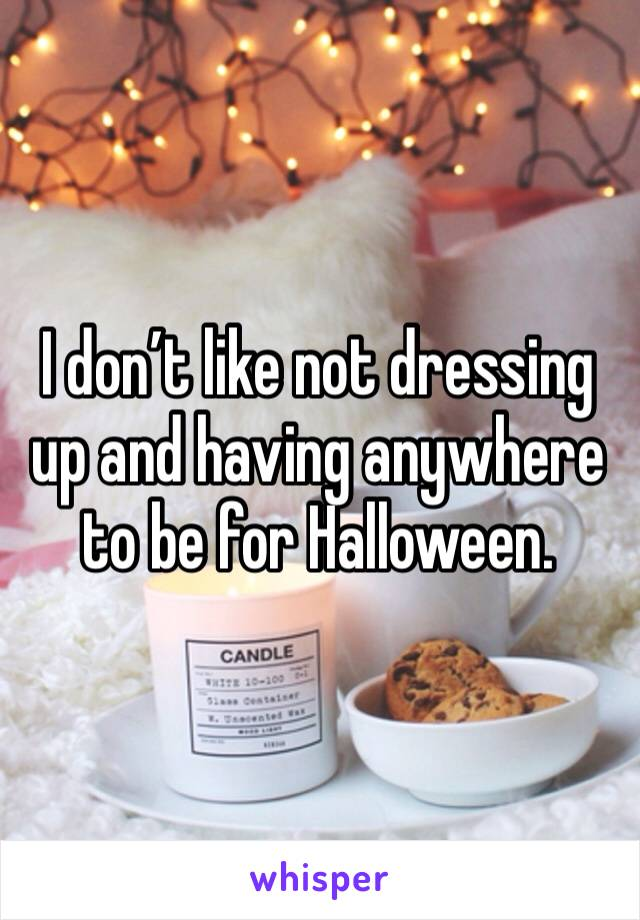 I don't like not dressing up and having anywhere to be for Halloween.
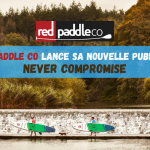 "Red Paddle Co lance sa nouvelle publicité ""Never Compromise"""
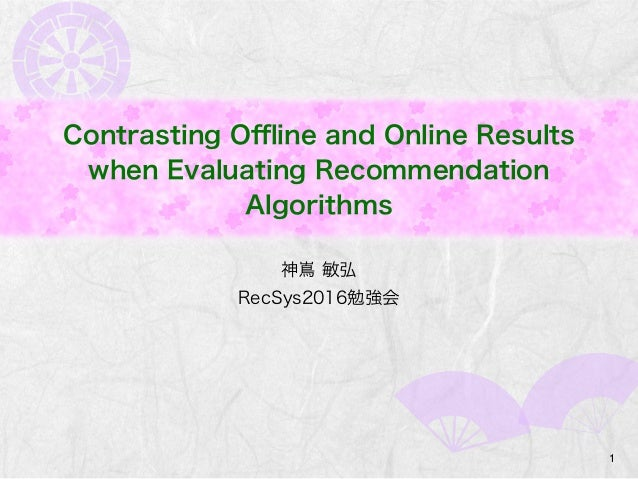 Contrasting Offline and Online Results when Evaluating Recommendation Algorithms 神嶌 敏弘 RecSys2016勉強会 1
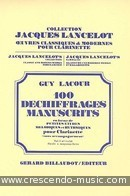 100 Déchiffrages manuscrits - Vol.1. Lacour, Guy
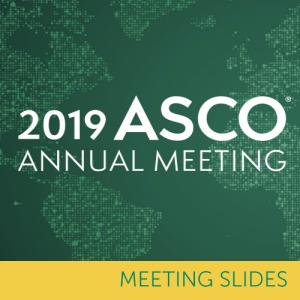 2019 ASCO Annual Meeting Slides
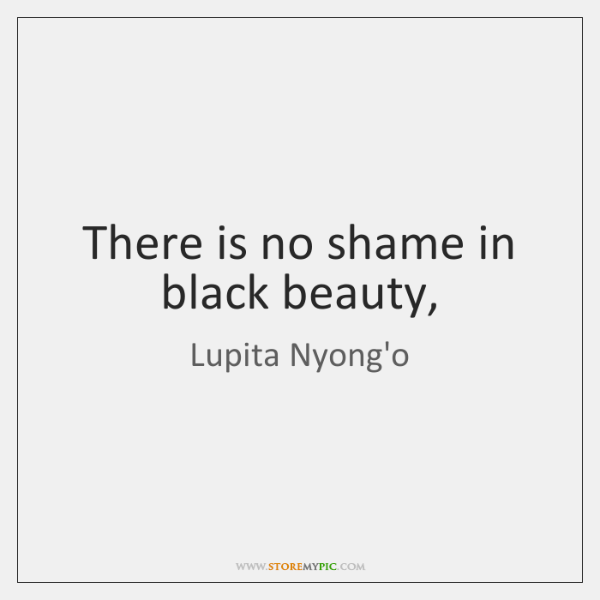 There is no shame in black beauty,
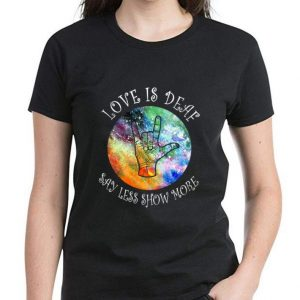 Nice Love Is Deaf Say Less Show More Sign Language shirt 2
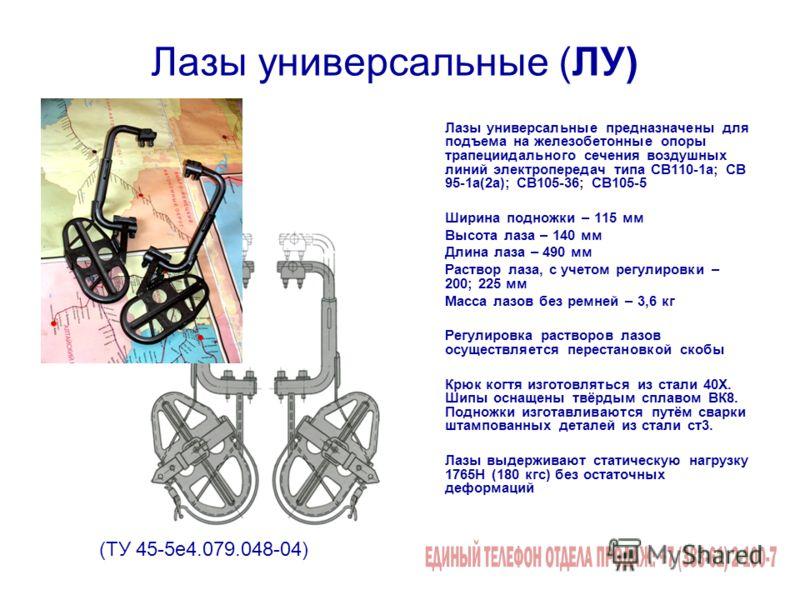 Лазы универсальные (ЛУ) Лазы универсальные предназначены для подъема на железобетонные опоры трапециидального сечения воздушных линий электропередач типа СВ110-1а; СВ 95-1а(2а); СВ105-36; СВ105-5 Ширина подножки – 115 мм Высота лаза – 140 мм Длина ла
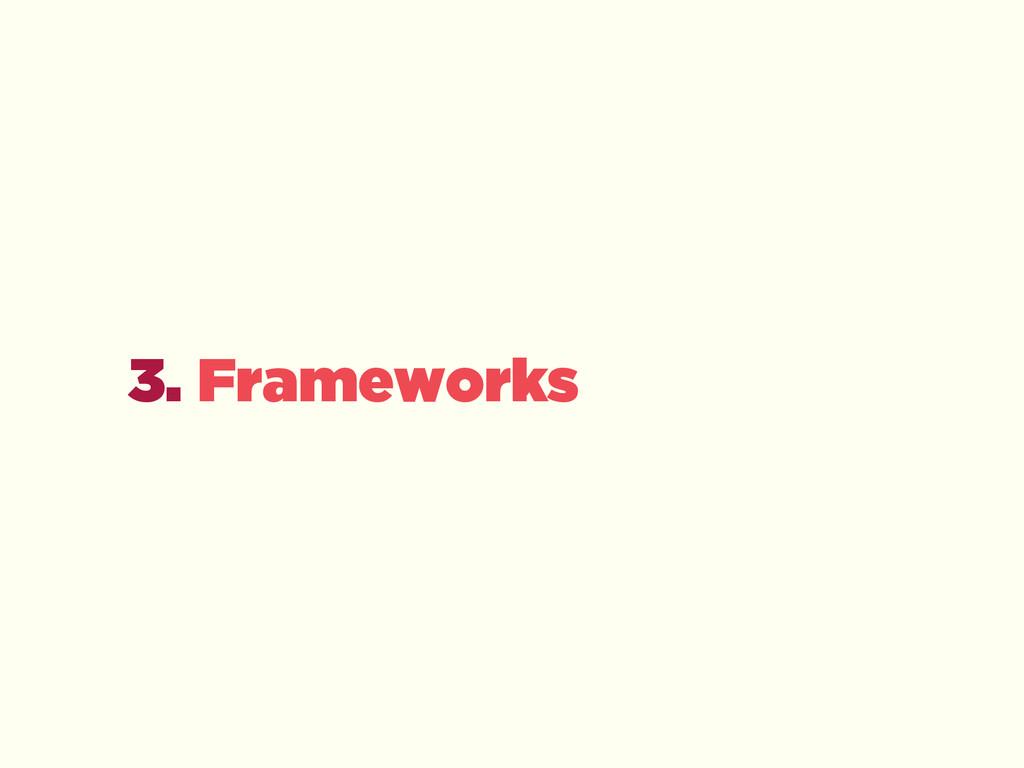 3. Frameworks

...

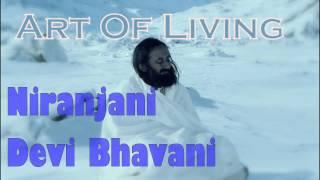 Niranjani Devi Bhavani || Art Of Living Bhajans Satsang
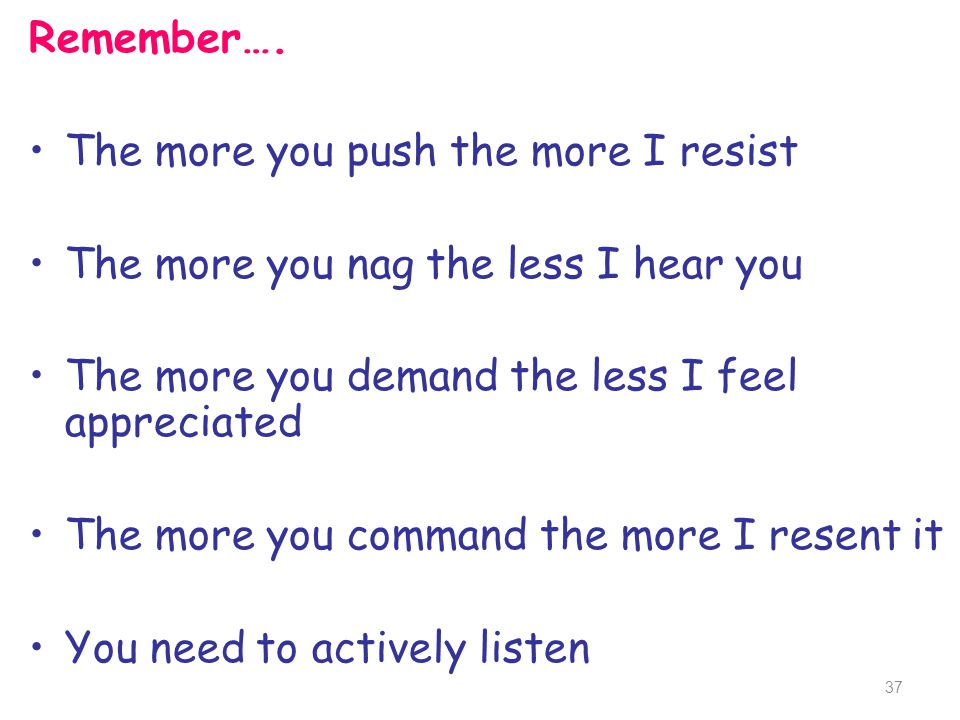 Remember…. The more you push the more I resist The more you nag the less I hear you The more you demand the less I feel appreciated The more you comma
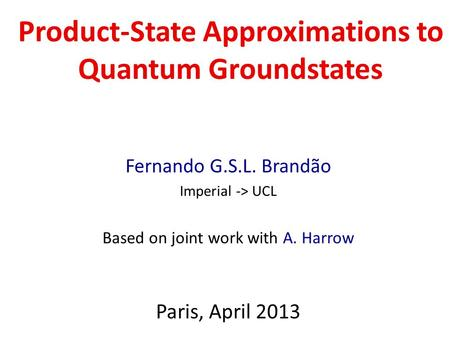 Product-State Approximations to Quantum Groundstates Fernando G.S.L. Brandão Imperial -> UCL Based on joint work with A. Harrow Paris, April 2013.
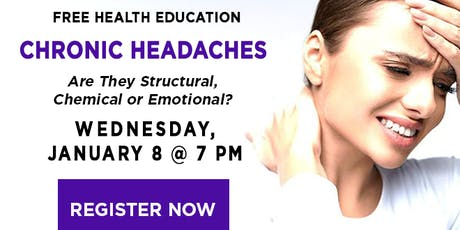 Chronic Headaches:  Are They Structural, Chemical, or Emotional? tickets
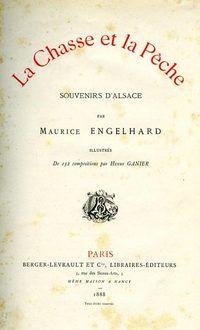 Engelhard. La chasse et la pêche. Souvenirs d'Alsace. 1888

Activity:
Within the listing above, copy exactly the lines that start at the one with "or Emotional? tickets" and continue through the one with "Engelhard. La chasse". Omit pictures.

Answer area:
 Chronic Headaches:  Are They Structural, Chemical, or Emotional? tickets
 Engelhard. La chasse et la pêche. Souvenirs d'Alsace. 1888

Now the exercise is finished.